● **Texto fornecido**:
Cansado da baixa qualidade dos carros nacionais, Roberto
recorreu a uma importadora e comprou um BMW, produzido na Alemanha e trazido
diretamente de lá. Dado que o país era governado por pessoas racionais, Roberto
não teve de pagar tarifas de importação (ou pagou uma tarifa extremamente
baixa, tipo 1%).
Eis a pergunta: essa transação voluntária entre Roberto e um
vendedor alemão -- intermediada por uma importadora, que está ali para agilizar
e facilitar a transação -- foi justa ou injusta? Alguém foi prejudicado por
ela? Alguém ficou em pior situação por causa dela?
Repare: Roberto tinha total liberdade para escolher
entre manter seu dinheiro ou comprar um carro nacional ou estrangeiro. Ele
optou pelo estrangeiro. O vendedor alemão, por sua vez, tinha total liberdade
de escolha entre manter seu carro ou vendê-lo para Roberto. A transação só ocorreu
porque tanto Roberto quanto o vendedor alemão acreditaram que melhorariam sua
situação após a transação. Ninguém foi coagido a nada. Ninguém agiu contra sua
vontade. Ninguém foi violentado.

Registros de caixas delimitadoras
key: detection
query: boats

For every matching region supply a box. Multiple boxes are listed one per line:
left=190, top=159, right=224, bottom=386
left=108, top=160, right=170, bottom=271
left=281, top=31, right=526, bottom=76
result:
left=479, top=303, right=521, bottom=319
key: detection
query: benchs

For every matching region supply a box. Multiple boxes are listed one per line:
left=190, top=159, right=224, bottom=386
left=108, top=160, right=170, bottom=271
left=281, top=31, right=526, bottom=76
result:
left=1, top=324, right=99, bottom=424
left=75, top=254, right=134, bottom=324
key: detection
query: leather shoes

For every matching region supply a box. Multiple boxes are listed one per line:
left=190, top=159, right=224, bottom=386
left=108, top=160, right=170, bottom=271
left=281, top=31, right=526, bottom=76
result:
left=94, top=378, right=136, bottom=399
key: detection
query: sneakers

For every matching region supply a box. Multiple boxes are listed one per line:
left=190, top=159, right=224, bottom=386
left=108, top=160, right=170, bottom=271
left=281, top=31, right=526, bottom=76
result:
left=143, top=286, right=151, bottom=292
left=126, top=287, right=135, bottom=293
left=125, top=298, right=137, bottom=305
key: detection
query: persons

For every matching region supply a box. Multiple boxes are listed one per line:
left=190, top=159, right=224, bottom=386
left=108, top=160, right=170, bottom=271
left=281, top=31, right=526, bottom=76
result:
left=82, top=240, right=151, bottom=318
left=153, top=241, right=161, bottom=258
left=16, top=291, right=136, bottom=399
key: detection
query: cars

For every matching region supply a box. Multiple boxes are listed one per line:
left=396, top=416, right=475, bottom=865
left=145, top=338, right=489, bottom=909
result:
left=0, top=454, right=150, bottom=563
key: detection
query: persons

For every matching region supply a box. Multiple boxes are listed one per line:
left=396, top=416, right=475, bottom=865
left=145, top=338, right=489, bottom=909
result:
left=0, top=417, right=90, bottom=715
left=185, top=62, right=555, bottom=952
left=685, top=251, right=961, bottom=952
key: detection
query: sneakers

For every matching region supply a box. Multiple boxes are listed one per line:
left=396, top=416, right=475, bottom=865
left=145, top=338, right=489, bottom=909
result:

● **Objetivo da tarefa**:
Transcreva todas as frases do texto sobre a compra do BMW importado que começam com a palavra "Ninguém". Os registros provêm de uma fonte diferente da do texto.

● **Resposta escrita**:
- Ninguém foi coagido a nada.
- Ninguém agiu contra sua vontade.
- Ninguém foi violentado.